Andesitic basalt of the Hekpoort formation is found along the Moreleta Spruit. It was formed in the early Proterozoic, more than 2 billion years ago. Open or filled vesicles, caused by dissolved magma gasses that effervesced from the lava, are evident on the surface of these rocks. Repeated mud flows were deposited over the andesite to form mudstone, which was folded by subsequent earth shocks. An intrusive diabase formation is visible halfway up the hillside, interbedded in shale and quartzite along the Struben and Daspoort formations' contact zone. The prominent crest of the ridge consists of quartzite of the Daspoort formation.
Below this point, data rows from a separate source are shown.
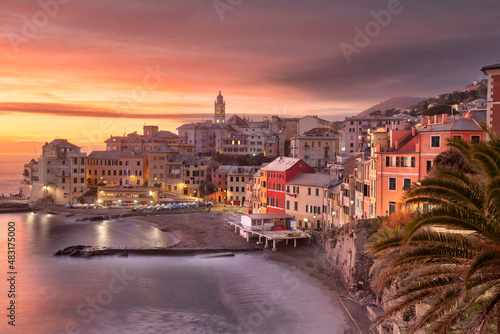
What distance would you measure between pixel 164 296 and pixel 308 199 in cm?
2729

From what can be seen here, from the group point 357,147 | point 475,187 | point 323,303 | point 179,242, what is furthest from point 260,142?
point 475,187

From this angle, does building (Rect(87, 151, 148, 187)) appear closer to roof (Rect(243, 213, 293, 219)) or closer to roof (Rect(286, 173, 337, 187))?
roof (Rect(286, 173, 337, 187))

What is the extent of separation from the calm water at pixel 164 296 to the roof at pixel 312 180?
1433 cm

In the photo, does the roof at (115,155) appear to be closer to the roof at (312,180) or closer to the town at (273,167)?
the town at (273,167)

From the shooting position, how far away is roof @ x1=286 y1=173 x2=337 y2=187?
182ft

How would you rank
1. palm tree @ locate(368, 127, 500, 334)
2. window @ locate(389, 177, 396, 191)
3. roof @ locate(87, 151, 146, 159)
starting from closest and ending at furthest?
1. palm tree @ locate(368, 127, 500, 334)
2. window @ locate(389, 177, 396, 191)
3. roof @ locate(87, 151, 146, 159)

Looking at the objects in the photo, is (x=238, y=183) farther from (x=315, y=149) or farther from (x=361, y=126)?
(x=361, y=126)

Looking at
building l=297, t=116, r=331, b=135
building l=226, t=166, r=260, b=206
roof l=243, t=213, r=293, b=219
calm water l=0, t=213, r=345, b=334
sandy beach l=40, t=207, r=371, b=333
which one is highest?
building l=297, t=116, r=331, b=135

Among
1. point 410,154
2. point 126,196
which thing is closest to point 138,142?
point 126,196

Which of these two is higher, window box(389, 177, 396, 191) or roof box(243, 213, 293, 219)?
window box(389, 177, 396, 191)

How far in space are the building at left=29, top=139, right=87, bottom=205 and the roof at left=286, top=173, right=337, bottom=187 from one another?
2180 inches

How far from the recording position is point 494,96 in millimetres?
26984

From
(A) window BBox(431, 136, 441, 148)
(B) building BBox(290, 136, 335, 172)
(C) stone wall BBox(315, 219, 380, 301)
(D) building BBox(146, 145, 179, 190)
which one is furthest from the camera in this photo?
(D) building BBox(146, 145, 179, 190)

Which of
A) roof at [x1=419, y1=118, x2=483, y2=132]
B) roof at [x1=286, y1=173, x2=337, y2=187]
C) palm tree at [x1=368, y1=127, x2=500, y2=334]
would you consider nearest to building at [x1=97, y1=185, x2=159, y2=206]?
roof at [x1=286, y1=173, x2=337, y2=187]
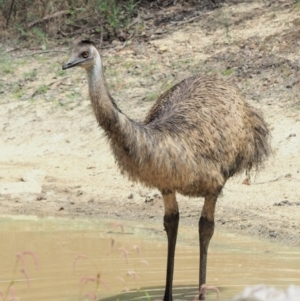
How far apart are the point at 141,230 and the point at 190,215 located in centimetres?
53

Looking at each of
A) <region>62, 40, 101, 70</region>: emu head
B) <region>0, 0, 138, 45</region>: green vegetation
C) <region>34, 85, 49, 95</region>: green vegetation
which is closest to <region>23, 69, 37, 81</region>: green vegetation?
<region>34, 85, 49, 95</region>: green vegetation

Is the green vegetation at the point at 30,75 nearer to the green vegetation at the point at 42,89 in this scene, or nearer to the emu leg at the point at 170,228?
the green vegetation at the point at 42,89

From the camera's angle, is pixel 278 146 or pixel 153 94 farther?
pixel 153 94

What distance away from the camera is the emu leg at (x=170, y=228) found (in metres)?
6.54

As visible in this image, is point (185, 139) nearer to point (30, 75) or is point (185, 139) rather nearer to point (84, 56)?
point (84, 56)

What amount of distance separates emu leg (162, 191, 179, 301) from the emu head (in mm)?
1292

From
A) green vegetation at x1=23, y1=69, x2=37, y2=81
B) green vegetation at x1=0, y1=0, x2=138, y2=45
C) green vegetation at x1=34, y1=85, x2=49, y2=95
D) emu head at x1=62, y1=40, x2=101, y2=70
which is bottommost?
emu head at x1=62, y1=40, x2=101, y2=70

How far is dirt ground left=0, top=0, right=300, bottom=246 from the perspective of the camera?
29.2 ft

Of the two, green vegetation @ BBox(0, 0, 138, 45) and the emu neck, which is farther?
green vegetation @ BBox(0, 0, 138, 45)

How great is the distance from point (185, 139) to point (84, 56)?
3.31 ft

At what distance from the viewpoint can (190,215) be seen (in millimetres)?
8695

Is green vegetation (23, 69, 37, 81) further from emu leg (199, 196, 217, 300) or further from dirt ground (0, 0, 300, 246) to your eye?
emu leg (199, 196, 217, 300)

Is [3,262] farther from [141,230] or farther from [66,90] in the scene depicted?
[66,90]

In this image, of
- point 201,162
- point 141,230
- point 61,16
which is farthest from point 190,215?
point 61,16
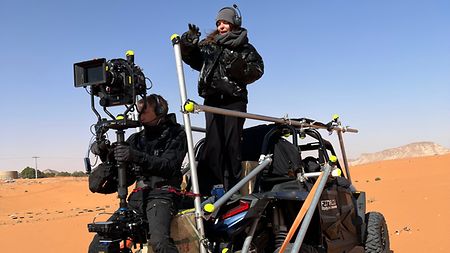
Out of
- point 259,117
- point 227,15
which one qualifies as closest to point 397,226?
point 259,117

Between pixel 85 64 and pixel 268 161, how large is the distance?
6.16 ft

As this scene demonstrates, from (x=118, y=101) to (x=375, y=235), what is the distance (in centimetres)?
379

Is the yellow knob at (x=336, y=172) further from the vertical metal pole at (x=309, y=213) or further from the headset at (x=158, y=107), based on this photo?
the headset at (x=158, y=107)

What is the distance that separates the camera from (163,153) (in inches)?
164

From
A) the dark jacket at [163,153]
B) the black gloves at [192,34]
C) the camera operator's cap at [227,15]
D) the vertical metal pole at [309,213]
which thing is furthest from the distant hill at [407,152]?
the black gloves at [192,34]

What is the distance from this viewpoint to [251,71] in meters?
4.72

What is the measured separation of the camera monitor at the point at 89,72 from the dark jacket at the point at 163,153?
68 cm

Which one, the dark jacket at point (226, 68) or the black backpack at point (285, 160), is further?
the black backpack at point (285, 160)

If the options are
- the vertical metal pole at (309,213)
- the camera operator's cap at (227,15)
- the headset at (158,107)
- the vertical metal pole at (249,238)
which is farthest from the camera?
the camera operator's cap at (227,15)

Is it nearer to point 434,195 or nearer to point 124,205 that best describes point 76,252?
point 124,205

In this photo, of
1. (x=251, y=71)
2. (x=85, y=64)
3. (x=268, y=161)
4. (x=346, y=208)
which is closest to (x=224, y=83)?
(x=251, y=71)

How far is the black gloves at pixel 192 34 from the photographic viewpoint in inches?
163

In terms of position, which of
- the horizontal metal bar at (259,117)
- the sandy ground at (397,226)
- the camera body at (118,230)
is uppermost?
the horizontal metal bar at (259,117)

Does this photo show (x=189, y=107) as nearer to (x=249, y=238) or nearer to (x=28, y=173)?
(x=249, y=238)
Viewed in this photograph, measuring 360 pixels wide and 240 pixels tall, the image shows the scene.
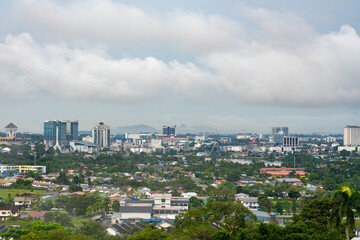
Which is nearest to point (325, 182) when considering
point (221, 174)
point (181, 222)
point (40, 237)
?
point (221, 174)

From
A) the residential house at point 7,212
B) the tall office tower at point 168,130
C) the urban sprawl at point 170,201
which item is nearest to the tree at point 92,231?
the urban sprawl at point 170,201

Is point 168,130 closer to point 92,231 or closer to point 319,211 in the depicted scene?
point 92,231

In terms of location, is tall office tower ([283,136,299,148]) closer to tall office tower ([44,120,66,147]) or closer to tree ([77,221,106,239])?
tall office tower ([44,120,66,147])

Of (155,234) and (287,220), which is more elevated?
(155,234)

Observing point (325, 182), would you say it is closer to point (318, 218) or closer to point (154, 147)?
point (318, 218)

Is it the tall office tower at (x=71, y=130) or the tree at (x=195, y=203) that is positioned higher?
the tall office tower at (x=71, y=130)

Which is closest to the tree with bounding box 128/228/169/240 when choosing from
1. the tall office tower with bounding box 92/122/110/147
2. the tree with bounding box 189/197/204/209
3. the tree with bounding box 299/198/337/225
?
the tree with bounding box 299/198/337/225

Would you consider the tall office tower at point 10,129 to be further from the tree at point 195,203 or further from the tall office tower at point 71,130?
the tree at point 195,203

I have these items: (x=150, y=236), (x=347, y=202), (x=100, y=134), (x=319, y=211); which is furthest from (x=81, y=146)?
(x=347, y=202)
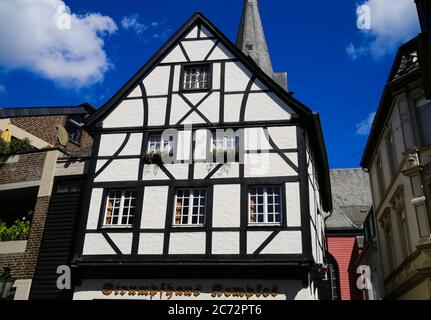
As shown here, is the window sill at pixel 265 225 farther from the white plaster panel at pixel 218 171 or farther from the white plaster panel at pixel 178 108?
→ the white plaster panel at pixel 178 108

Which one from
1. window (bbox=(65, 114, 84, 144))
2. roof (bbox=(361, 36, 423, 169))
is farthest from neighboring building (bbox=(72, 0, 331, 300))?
window (bbox=(65, 114, 84, 144))

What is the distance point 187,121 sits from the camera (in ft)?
47.6

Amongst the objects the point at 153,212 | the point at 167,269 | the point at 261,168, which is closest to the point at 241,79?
the point at 261,168

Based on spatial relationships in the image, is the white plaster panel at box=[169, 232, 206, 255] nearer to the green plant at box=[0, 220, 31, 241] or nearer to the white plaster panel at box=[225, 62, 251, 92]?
the white plaster panel at box=[225, 62, 251, 92]

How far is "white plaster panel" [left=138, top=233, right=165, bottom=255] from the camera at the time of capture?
12777mm

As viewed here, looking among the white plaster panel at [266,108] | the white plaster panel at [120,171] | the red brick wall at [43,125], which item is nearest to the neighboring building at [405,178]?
the white plaster panel at [266,108]

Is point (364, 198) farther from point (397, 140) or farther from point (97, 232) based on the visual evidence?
point (97, 232)

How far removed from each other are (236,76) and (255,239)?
228 inches

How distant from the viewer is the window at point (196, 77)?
14953mm

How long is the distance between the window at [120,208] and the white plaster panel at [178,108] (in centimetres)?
290

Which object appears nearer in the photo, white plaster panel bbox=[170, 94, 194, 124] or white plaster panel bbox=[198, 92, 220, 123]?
white plaster panel bbox=[198, 92, 220, 123]

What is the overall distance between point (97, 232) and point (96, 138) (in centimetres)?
347

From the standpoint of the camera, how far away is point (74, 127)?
22516 millimetres

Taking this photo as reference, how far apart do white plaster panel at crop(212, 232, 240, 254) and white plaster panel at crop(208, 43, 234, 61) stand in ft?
21.0
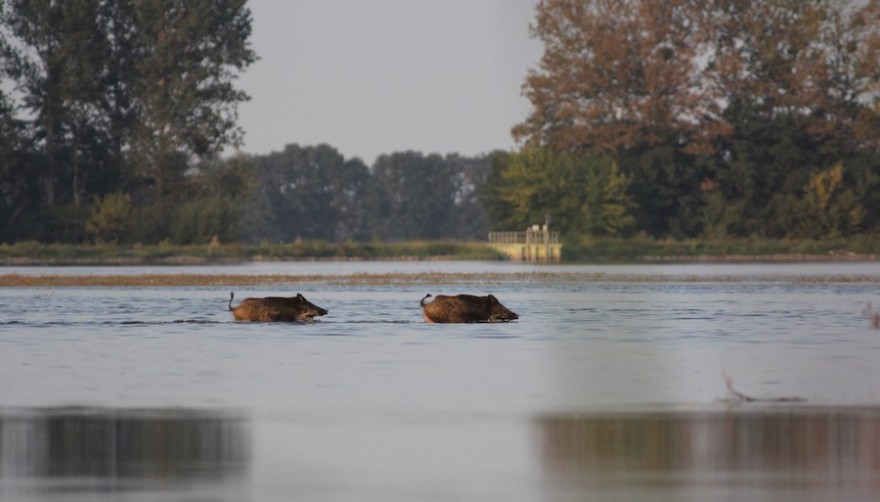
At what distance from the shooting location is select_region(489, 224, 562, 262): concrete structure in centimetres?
7662

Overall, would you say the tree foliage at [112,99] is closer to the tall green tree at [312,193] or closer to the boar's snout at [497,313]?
the tall green tree at [312,193]

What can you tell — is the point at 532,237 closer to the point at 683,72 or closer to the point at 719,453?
the point at 683,72

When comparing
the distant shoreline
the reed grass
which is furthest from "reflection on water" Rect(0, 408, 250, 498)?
the distant shoreline

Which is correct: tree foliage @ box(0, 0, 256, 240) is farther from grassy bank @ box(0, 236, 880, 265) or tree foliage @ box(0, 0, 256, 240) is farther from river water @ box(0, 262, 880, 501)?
river water @ box(0, 262, 880, 501)

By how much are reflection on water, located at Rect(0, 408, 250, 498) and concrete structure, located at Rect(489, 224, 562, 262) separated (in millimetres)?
63629

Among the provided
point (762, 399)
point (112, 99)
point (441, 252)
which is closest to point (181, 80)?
point (112, 99)

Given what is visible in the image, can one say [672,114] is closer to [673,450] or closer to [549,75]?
[549,75]

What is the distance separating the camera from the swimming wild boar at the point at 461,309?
83.7ft

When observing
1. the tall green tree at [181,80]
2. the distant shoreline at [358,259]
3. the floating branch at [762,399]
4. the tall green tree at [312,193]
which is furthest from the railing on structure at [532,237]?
the floating branch at [762,399]

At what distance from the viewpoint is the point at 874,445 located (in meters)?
10.8

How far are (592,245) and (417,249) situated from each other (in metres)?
9.67

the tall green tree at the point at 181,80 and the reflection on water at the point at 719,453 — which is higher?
the tall green tree at the point at 181,80

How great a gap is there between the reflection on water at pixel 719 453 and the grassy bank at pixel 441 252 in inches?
2357

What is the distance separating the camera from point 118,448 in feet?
35.4
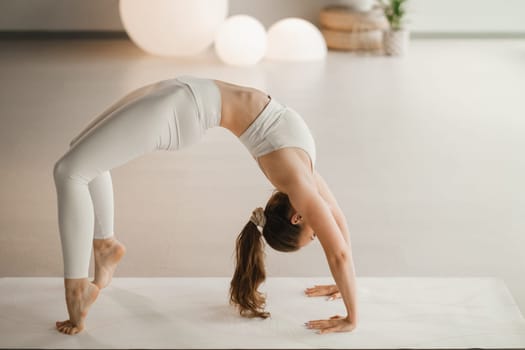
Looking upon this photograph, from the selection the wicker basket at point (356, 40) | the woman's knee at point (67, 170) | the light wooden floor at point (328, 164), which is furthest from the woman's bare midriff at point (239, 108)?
the wicker basket at point (356, 40)

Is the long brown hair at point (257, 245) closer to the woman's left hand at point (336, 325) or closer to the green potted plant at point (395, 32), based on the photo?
the woman's left hand at point (336, 325)

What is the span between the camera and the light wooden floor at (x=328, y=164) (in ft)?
10.9

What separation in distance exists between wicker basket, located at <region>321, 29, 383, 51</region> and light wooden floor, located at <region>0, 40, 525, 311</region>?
180 mm

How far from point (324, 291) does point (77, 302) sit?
895 millimetres

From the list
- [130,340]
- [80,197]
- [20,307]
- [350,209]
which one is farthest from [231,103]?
[350,209]

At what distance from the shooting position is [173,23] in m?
6.03

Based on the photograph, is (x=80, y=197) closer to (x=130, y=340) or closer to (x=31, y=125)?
(x=130, y=340)

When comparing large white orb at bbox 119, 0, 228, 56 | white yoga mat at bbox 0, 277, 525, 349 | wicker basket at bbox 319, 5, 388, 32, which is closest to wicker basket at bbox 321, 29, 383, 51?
wicker basket at bbox 319, 5, 388, 32

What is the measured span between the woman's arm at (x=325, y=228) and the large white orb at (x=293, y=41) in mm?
4015

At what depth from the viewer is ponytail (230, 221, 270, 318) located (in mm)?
2584

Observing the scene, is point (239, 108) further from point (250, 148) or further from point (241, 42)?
point (241, 42)

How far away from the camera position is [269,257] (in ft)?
10.9

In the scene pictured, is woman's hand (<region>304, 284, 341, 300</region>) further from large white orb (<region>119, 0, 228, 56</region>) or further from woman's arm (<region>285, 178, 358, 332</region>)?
large white orb (<region>119, 0, 228, 56</region>)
The formation is undisturbed since its formation, some 2.1 billion years ago, and traces left by water flowing over an ancient river bed are still to be seen. The quartzite layer is tilted to the north, towards a very large, ancient magma chamber to the north of the reserve.

==Recreation==
===Facilities and activities===
The reserve has three trails, namely the Hadeda route of 2,3 km, the Acacia route of 3,2 km and the Kiepersol/Cussonia route of 4,2 km. Dogs are allowed only if kept on a leash, and if a dog permit is completed.

===Admission fees and times===
Visitors of 13 and older pay an entrance fee of R15 each, and persons 60 years and older pay R6 each. Season tickets valid for 6 months are available at R165 to R200. Visiting hours are from 06:00 to 18:00 throughout the year.

==Community==
The Friends of the Faerie Glen Nature Reserve is an organisation that coordinates activities that promote the well-being of the reserve. They meet at regular intervals to eradicate some of the invasive plant species, or to remove litter from the reserve.